* **Written exercise**: Please pick out each line in the entries below that contains the string "from", counting only matches with the same case, and copy those lines.

* **Extracted information**:
>> START

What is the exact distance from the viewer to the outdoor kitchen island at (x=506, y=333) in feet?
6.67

>> END
>> START

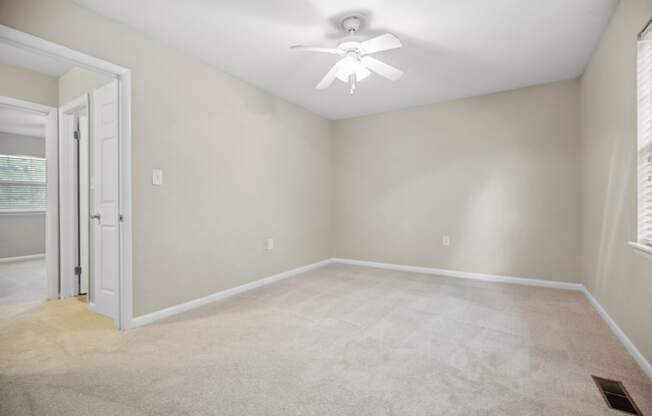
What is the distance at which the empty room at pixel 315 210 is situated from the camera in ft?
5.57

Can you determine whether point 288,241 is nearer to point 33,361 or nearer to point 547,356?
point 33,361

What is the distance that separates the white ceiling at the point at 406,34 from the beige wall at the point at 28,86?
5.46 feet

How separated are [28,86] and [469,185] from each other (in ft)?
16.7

>> END
>> START

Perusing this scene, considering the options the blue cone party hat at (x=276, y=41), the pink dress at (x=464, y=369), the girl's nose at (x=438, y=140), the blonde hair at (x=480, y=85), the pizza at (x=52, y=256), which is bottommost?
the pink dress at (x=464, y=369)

>> END

* **Task answer**:
What is the exact distance from the viewer to the outdoor kitchen island at (x=506, y=333) in feet?
What is the distance at which the empty room at pixel 315 210 is situated from the camera in ft?
What is the distance that separates the white ceiling at the point at 406,34 from the beige wall at the point at 28,86?
How separated are [28,86] and [469,185] from each other (in ft)?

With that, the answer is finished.